In the review of Self Reliance, what does Johnson say inspired the film's mix of comic and suspenseful tones?

== EXTRACT PROVIDED ==
Segment Open
A lot of filmmakers at South by Southwest hatched their first movie during the pandemic. Jake Johnson is no exception. With Self Reliance, the actor’s shift into directing is the kind of quarantine-brained debut you’d expect from a Joe Swanberg day player with guidance from the Lonely Island producing team. It’s got a shaggy and conversational comedic style, a few engaging co-stars capable of improvising, and a surreal scenario for its everyman’s life. You kind of know what you’re getting into, and Johnson happily meets expectations. 

He plays Tommy, living with his mom and still reeling from a breakup two years earlier. But his daily routine––going to a mind-numbing computer job and slugging beer at the same bar––gets interrupted when Andy Samberg (the actual Andy Samberg) pulls up in a limo and offers him a chance to change his life. Without much to lose, Tommy hops in and is taken to an abandoned warehouse, where two old Swedish men invite him to take part in a dark web reality game show. The parameters? If Tommy can avoid being killed by a bunch of bounty hunters, he’ll win a million dollars. The only catch––the one that’s giving his schlubby self a shot––is that as long as he’s within striking distance of someone else, he can’t be killed. 

When he agrees and returns home, his mom and sisters can’t believe the new stakes of his life, let alone that he’d met Samberg. They quickly refuse to let Tommy shadow them 24/7, especially after his attempt to sit beside his brother-in-law on the toilet late at night. So he reverts to other willing volunteers, including a jovial unhoused man (a scene-stealing Biff Wiff) and eventually Maddy (Anna Kendrick), another game participant who, after answering Tommy’s Craigslist ad, decides to team up and fend off lurking killers with him. Along the way, more oddities interject––a Mario-looking motel manager, the rapper GaTa, Wayne Brady, and Christopher Lloyd as Tommy’s absent father. 

In a post-screening discussion, Johnson said he became inspired by absurdist Japanese reality shows, which influenced the comical and suspenseful tones of Tommy’s scenario. One minute he’s fighting off people to stay alive; the next he’s being visited in bed by the game’s ninja-like production assistants whispering clues to help him avoid death. When Maddy enters the fray the movie merges into the rom-com lane, a necessary wrinkle that livens up the countdown thanks to her and Johnson’s natural, flirty interplay. For a moment it feels like the pair have found a cheat code––they’ll never leave each other’s side until the big payout––and Tommy gets over his hangups in the process.
Segment Closed
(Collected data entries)
Segment Open
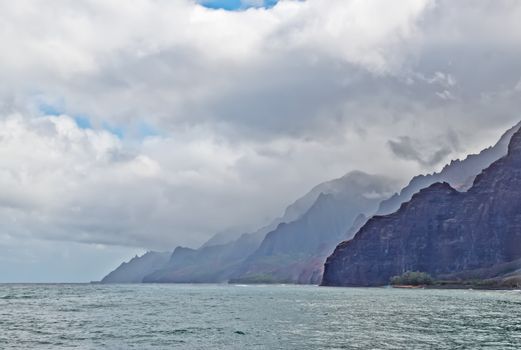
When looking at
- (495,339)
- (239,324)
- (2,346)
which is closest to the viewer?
(2,346)

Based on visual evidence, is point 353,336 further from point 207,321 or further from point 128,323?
point 128,323

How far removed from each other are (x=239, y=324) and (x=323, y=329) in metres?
18.6

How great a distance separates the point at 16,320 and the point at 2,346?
1677 inches

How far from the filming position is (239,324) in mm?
103062

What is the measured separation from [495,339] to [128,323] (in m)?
63.8

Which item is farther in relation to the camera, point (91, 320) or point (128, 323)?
point (91, 320)

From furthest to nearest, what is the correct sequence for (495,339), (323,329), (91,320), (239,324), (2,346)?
(91,320)
(239,324)
(323,329)
(495,339)
(2,346)

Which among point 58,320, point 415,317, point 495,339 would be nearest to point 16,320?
point 58,320

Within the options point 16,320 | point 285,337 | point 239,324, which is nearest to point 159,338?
point 285,337

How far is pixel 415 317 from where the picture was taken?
375 ft

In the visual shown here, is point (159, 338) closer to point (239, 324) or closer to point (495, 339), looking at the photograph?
point (239, 324)

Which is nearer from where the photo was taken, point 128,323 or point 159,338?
point 159,338

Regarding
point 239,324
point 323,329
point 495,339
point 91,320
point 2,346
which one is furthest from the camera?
point 91,320

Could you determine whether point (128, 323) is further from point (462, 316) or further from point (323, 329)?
point (462, 316)
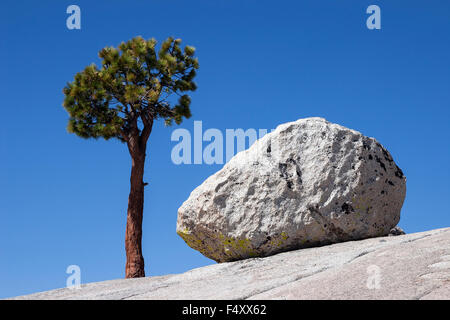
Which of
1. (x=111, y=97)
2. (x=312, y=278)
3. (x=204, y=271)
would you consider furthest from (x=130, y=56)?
(x=312, y=278)

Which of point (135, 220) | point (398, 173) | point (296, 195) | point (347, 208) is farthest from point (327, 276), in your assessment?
point (135, 220)

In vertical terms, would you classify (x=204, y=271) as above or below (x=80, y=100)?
below

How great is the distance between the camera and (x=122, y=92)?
18.9 metres

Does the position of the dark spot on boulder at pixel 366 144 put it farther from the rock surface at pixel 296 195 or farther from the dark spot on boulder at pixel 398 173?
the dark spot on boulder at pixel 398 173

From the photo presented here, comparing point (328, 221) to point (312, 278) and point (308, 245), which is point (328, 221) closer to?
point (308, 245)

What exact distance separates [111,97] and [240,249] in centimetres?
967

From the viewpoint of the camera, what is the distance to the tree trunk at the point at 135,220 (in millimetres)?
17219

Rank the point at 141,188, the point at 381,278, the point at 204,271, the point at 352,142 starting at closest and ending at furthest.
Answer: the point at 381,278 < the point at 204,271 < the point at 352,142 < the point at 141,188

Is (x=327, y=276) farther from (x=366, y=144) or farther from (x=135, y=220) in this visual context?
(x=135, y=220)

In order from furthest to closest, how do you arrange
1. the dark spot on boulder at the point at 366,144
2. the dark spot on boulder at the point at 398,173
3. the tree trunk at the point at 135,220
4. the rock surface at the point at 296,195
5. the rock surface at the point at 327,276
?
the tree trunk at the point at 135,220
the dark spot on boulder at the point at 398,173
the dark spot on boulder at the point at 366,144
the rock surface at the point at 296,195
the rock surface at the point at 327,276

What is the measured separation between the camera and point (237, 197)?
12.2 metres

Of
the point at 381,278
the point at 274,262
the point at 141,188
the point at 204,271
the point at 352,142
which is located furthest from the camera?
the point at 141,188

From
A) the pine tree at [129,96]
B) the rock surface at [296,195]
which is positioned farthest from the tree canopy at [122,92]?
the rock surface at [296,195]

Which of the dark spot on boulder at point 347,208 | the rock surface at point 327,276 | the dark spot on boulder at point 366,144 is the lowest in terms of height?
the rock surface at point 327,276
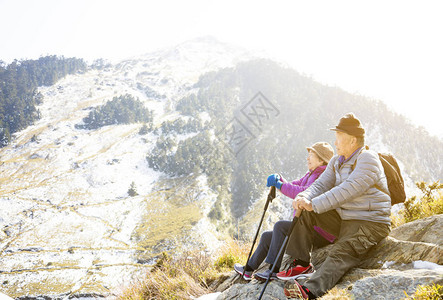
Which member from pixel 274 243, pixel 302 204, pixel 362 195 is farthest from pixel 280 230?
pixel 362 195

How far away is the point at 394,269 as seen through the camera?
9.61ft

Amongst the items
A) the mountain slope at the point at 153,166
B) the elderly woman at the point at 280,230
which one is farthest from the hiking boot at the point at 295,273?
the mountain slope at the point at 153,166

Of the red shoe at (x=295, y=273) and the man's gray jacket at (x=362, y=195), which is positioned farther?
the red shoe at (x=295, y=273)

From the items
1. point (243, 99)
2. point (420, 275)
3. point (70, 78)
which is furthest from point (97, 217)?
point (70, 78)

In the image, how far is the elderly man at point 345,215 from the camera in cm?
293

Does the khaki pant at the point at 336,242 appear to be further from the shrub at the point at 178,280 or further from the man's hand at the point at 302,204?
the shrub at the point at 178,280

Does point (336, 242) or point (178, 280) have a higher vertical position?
point (336, 242)

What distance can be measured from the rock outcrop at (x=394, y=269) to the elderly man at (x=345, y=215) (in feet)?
0.55

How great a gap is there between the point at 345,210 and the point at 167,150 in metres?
95.9

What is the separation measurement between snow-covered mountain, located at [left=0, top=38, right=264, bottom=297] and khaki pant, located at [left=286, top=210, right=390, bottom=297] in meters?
53.2

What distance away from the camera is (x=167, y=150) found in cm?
9606

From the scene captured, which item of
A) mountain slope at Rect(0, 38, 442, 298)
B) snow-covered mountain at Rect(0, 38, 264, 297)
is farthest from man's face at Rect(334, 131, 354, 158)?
snow-covered mountain at Rect(0, 38, 264, 297)

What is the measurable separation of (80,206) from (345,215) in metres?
83.9

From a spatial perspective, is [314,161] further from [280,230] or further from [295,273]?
[295,273]
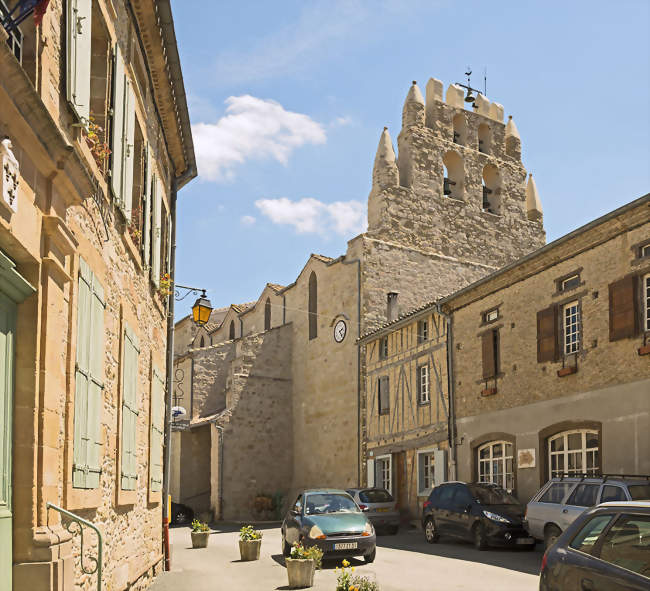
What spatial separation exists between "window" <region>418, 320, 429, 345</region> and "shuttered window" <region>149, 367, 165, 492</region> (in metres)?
12.5

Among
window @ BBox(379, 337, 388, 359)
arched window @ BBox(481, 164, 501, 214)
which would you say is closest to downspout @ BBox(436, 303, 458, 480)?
window @ BBox(379, 337, 388, 359)

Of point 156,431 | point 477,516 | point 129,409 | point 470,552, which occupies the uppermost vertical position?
point 129,409

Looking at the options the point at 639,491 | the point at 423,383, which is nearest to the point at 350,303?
the point at 423,383

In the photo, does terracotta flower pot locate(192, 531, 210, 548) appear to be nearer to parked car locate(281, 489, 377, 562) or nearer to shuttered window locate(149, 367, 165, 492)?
parked car locate(281, 489, 377, 562)

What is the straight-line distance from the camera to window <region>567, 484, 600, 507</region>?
547 inches

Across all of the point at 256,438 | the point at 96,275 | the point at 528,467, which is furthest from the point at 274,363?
the point at 96,275

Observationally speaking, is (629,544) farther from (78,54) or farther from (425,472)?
(425,472)

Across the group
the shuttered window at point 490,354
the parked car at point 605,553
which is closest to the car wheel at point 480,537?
the shuttered window at point 490,354

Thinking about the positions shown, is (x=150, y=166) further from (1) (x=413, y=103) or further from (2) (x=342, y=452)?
(1) (x=413, y=103)

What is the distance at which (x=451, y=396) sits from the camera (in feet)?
76.6

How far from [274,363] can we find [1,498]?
31260mm

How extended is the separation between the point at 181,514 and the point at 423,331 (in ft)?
44.9

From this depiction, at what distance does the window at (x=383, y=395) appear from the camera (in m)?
28.4

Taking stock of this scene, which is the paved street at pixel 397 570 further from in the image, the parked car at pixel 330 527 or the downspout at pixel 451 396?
the downspout at pixel 451 396
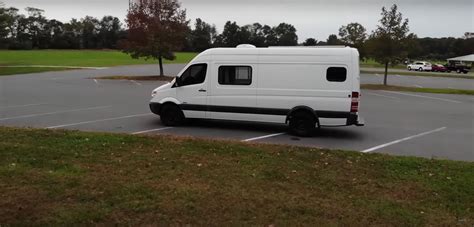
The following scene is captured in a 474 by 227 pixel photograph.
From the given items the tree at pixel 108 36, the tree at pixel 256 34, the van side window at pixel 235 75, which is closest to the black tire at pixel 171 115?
the van side window at pixel 235 75

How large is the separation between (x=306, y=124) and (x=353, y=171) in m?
4.64

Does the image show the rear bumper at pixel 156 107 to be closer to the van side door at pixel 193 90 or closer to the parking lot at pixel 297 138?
the parking lot at pixel 297 138

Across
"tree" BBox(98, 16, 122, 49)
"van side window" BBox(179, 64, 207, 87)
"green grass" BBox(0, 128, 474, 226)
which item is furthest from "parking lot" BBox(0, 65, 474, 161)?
"tree" BBox(98, 16, 122, 49)

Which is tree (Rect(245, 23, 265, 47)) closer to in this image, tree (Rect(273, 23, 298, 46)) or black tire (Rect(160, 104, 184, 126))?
Result: tree (Rect(273, 23, 298, 46))

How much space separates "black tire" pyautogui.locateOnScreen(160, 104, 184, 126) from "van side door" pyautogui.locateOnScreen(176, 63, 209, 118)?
19 centimetres

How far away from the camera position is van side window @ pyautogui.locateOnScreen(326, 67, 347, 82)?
11.1 metres

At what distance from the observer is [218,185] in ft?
19.0


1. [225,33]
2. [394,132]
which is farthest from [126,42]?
[225,33]

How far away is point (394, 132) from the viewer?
12117 mm

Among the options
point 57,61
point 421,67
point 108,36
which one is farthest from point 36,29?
point 421,67

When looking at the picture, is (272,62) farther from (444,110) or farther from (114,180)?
(444,110)

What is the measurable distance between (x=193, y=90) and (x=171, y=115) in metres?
0.94

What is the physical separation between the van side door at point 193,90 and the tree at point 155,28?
855 inches

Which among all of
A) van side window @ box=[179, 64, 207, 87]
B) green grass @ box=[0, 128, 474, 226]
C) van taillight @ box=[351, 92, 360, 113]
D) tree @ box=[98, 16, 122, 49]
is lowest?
green grass @ box=[0, 128, 474, 226]
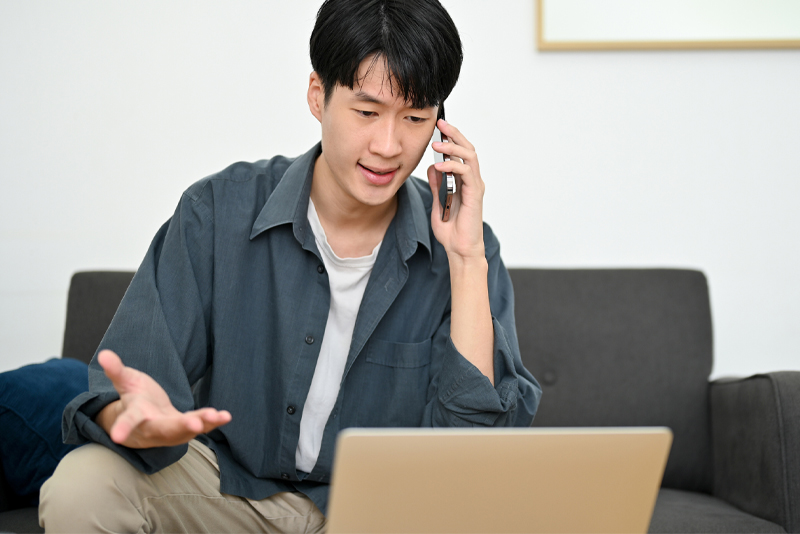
Segment Closed
== WRITTEN ANSWER ==
Absurdist Japanese reality shows.